OF COURSE, IN TEXAS, being a champion of the environment has never been a guarantee of political success. In his gubernatorial reelection bid in 1998, Bush won 69 percent of the vote, trouncing his Democratic rival, land commissioner Garry Mauro—a man who, like Al Gore, touted his own environmental credentials. Texans clearly won't vote for the John Muir style of outdoorsman; they prefer the Jim Bowie type. Last year, in fact, Bush used a hunting knife to cut the ribbon at the grand opening of Bass Pro Shops Outdoor World, a giant sporting-goods store that sits within the roar of planes landing at the Dallas/Fort Worth International Airport. "It is a big deal to be the governor of a state and say we understand conservation to the point where our wildlife runs aplenty and where our fishing is the best in America," Bush boasted at the opening. Then Outdoor World founder John Morris took the podium to praise the guest of honor's hook-and-bullet bona fides: "Wouldn't it be great," Morris boomed, "if our next president was to hunt and fish and was a real conservationist?" The audience responded with a standing ovation.

Bush's finely tuned sense of Texas politics, however, may come across as a tin ear for American environmental sensibilities come fall. In his first race for governor, in 1994, Bush went on a staged-for-the-media mourning dove hunt—one of those hallowed rites of political passage that almost everyone lusting for high office in Texas has to undergo. An aide handed Dubya a 20-gauge shotgun, he took careful aim, and then he accidentally shot a killdeer—a protected species in Texas. "I have a confession to make; I am a killdee killer," Bush writes in his autobiography. But a reader expecting mournful reflection encountered the following: "I think it showed a side of me that voters had not seen. I was able to laugh at myself, to make a mistake, admit it, and poke fun at it.... It gave me great joke material."

Bush's risible nature inadvertently exposes his own chief liability on the environment: He has a reputation for not taking it seriously. In 1998, Bush had to oversee a conference about the epidemic of drought and forest fires in Texas. He amused the audience by making rubbery faces, doing tricks with his reading glasses, and throwing broad winks at someone he knew. When the time came to summon the director of the state forest service to the podium, the governor showed his lifelong fondness for nicknames. "Tree Man!" he shouted. "Get up here!"
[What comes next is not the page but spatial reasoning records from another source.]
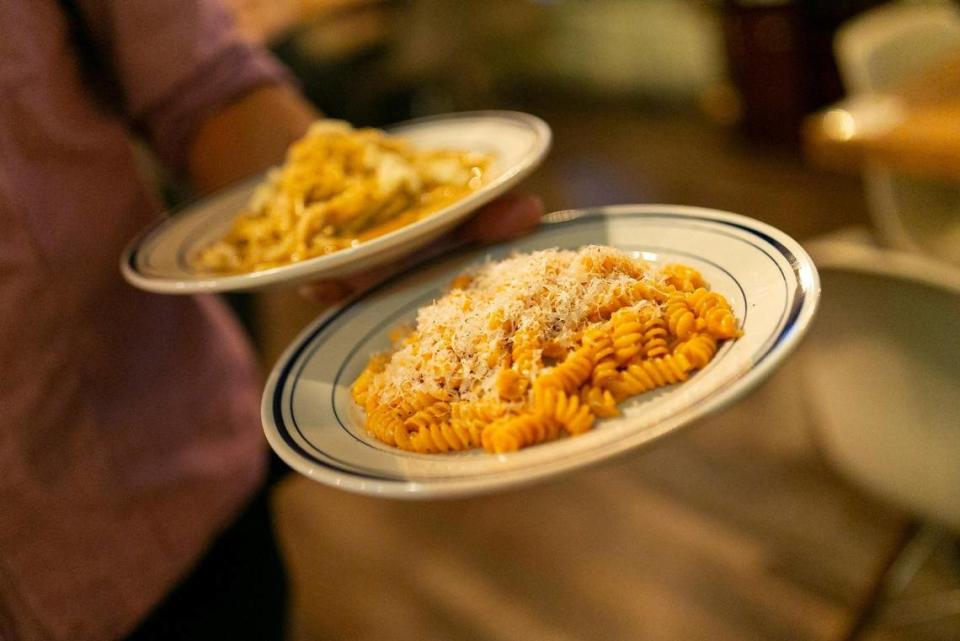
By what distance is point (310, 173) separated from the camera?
0.97 metres

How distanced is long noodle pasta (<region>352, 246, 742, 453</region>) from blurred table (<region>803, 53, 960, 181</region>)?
40.3 inches

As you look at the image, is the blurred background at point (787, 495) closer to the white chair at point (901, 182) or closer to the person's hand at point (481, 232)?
the white chair at point (901, 182)

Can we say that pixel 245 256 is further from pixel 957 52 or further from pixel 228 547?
pixel 957 52

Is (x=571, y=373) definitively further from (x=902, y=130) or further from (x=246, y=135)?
(x=902, y=130)

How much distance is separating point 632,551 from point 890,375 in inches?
32.9

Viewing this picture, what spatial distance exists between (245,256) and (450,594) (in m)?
1.30

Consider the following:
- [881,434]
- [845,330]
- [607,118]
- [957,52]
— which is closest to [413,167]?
[845,330]

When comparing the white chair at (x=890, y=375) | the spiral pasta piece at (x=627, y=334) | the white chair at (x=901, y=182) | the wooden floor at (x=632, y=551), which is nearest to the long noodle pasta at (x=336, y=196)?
the spiral pasta piece at (x=627, y=334)

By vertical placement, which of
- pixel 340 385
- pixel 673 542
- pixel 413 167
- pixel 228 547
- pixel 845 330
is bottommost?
pixel 673 542

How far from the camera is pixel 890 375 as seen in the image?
1330 mm

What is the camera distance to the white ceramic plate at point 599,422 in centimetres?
59

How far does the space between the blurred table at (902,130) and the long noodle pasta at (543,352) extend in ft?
3.36

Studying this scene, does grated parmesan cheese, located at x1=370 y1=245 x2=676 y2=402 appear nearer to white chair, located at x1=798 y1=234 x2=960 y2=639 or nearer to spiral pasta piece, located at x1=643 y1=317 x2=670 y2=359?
spiral pasta piece, located at x1=643 y1=317 x2=670 y2=359

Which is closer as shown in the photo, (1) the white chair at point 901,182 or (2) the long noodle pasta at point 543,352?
Answer: (2) the long noodle pasta at point 543,352
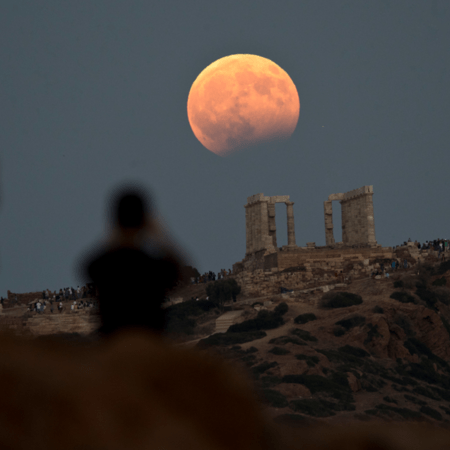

It's not certain, however, that Gore can score points off Bush's short environmental attention span; in fact, the reigning fin de siècle American isolationism may actually serve Bush as one of his strongest political assets. This April, when the Gallup organization asked voters to rank the issues that will most influence their choice for president, they ranked "protection of the environment" eighth. Besides, while Gore can rightly claim the title of climatologist-in-chief and straight-arrow defender of the earth, Bush gets to play the dashing avatar of can-do Western know-how. And voters rarely elect climatologists.